Anthropic hires former OpenAI safety lead to head up new team

Jan Leike, a leading AI researcher who earlier this month resigned from OpenAI before publicly criticizing the company's approach to AI safety, has joined OpenAI rival Anthropic to lead a new "superalignment" team.

In a post on X, Leike said that his team at Anthropic will focus on various aspects of AI safety and security, specifically "scalable oversight," "weak-to-strong generalization" and automated alignment research.

A source familiar with the matter tells TechCrunch that Leike will report directly to Jared Kaplan, Anthropic's chief science officer, and that Anthropic researchers currently working on scalable oversight -- techniques to control large-scale AI's behavior in predictable and desirable ways -- will move to report to Leike as Leike's team spins up.
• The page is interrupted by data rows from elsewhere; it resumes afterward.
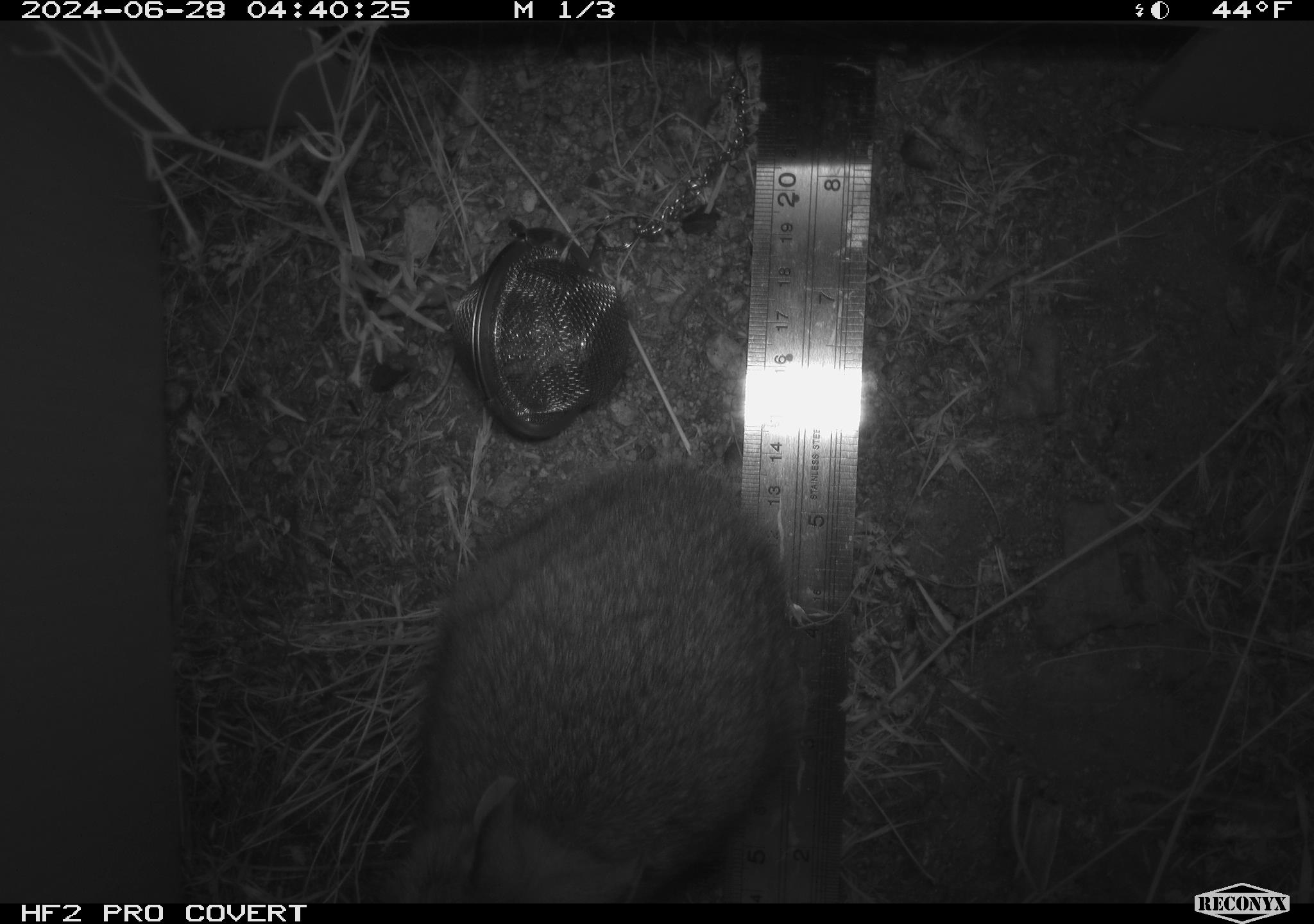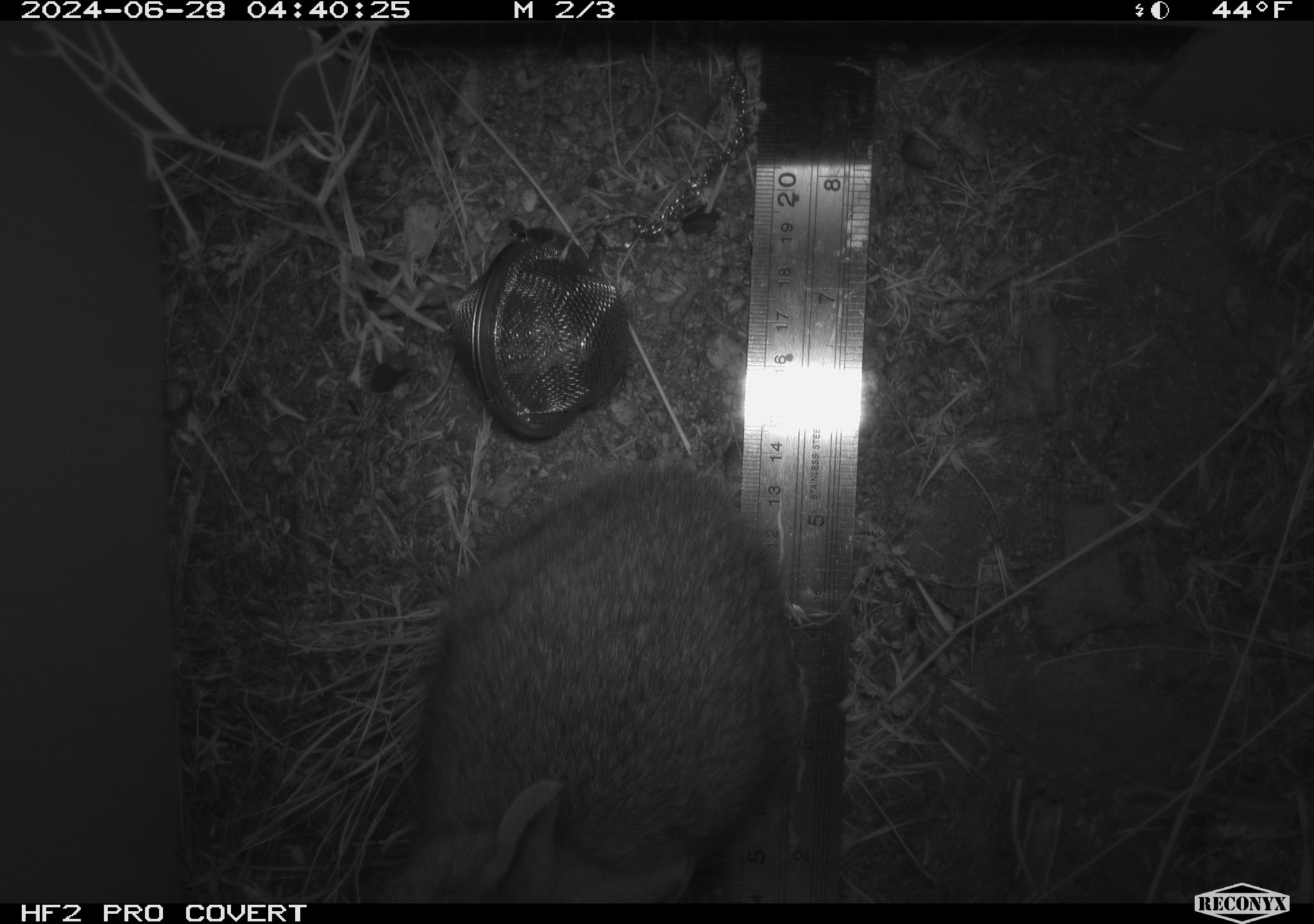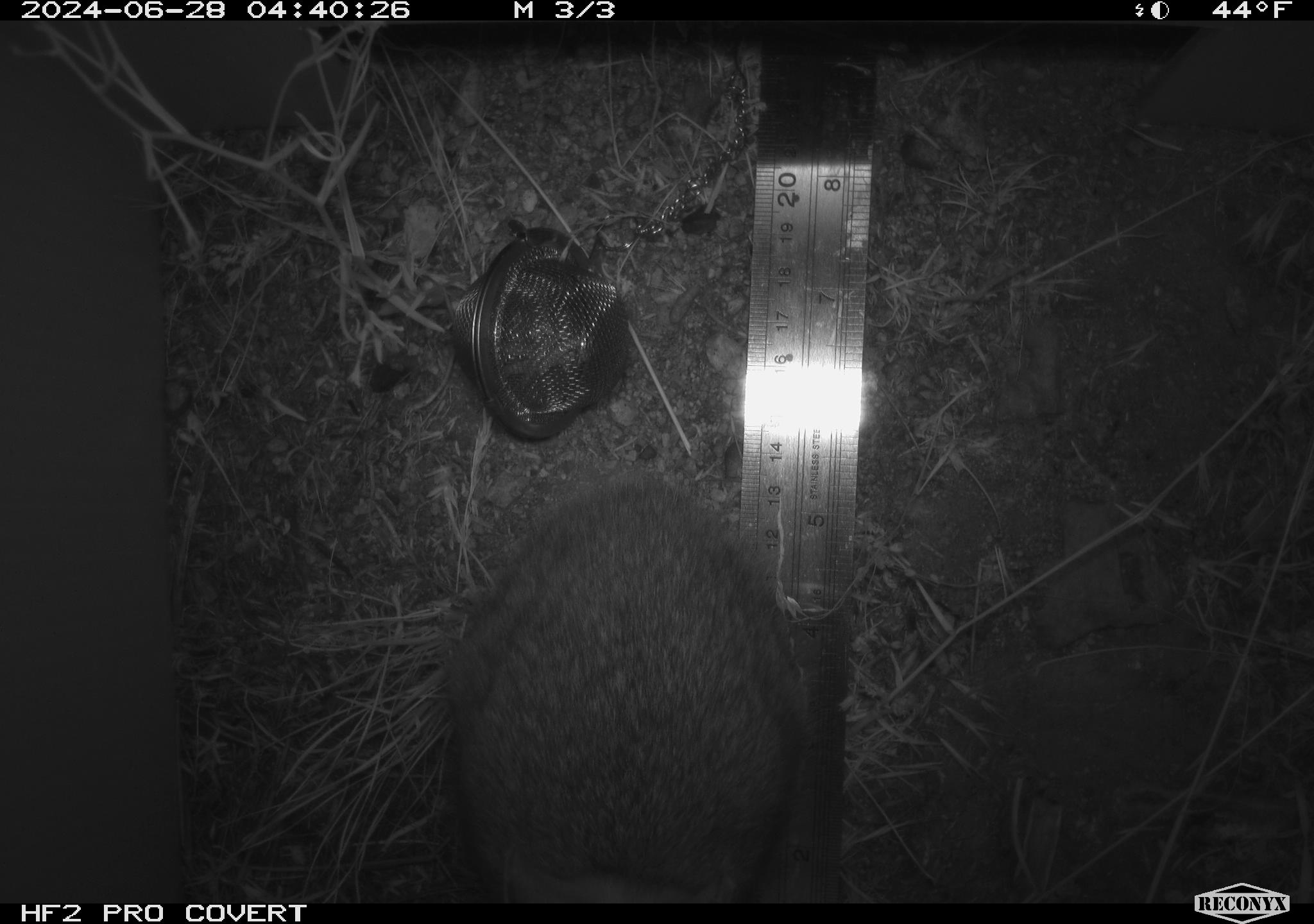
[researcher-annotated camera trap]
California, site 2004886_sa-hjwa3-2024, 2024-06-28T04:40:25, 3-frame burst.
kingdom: Animalia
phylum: Chordata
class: Mammalia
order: Lagomorpha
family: Leporidae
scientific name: Leporidae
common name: rabbit or hare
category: rabbit and hare family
https://twitter.com/janleike/status/1795497960509448617?s=46&t=HH_KyELe3gP37tViFmnCoQ

In many ways, Leike's team sounds similar in mission to OpenAI's recently-dissolved Superalignment team. The Superalignment team -- which Leike co-led -- had the ambitious goal of solving the core technical challenges of controlling superintelligent AI in the next four years, but was often hamstrung by OpenAI's leadership.

Anthropic has often attempted to position itself as more safety-focused than OpenAI.

Anthropic's CEO, Dario Amodei, was the former VP of research at OpenAI, and reportedly split with OpenAI after a disagreement over the company’s direction -- namely OpenAI's increasingly commercial focus. Amodei brought with him a number of OpenAI employees including OpenAI’s former policy lead Jack Clark.